● **Task to complete**: Can you swap "cluster of tiny flowers" for "clump of small blossoms" in the part of the records that opens with the line containing "In what you" and runs through the end of the records? Return only those lines, with nothing else changed.

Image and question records
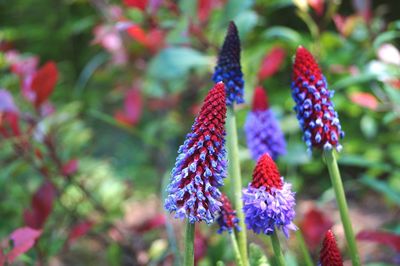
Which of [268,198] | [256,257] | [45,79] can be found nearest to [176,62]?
[45,79]

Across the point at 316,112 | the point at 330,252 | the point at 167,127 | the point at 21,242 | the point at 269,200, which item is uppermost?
the point at 167,127

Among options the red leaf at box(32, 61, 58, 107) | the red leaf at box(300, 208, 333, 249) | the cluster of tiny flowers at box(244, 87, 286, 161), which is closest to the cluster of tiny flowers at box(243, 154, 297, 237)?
the cluster of tiny flowers at box(244, 87, 286, 161)

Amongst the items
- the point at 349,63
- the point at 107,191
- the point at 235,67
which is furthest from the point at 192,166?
the point at 107,191

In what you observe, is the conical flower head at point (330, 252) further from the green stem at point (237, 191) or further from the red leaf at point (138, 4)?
the red leaf at point (138, 4)

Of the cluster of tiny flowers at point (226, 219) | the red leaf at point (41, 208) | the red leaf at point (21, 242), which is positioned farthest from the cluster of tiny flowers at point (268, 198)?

● **Response for this exercise**:
In what you observe, is the conical flower head at point (330, 252) further from the green stem at point (237, 191) or further from the red leaf at point (138, 4)?
the red leaf at point (138, 4)

Of the clump of small blossoms at point (226, 219) | the red leaf at point (41, 208) | the red leaf at point (21, 242), which is positioned farthest from the clump of small blossoms at point (268, 198)?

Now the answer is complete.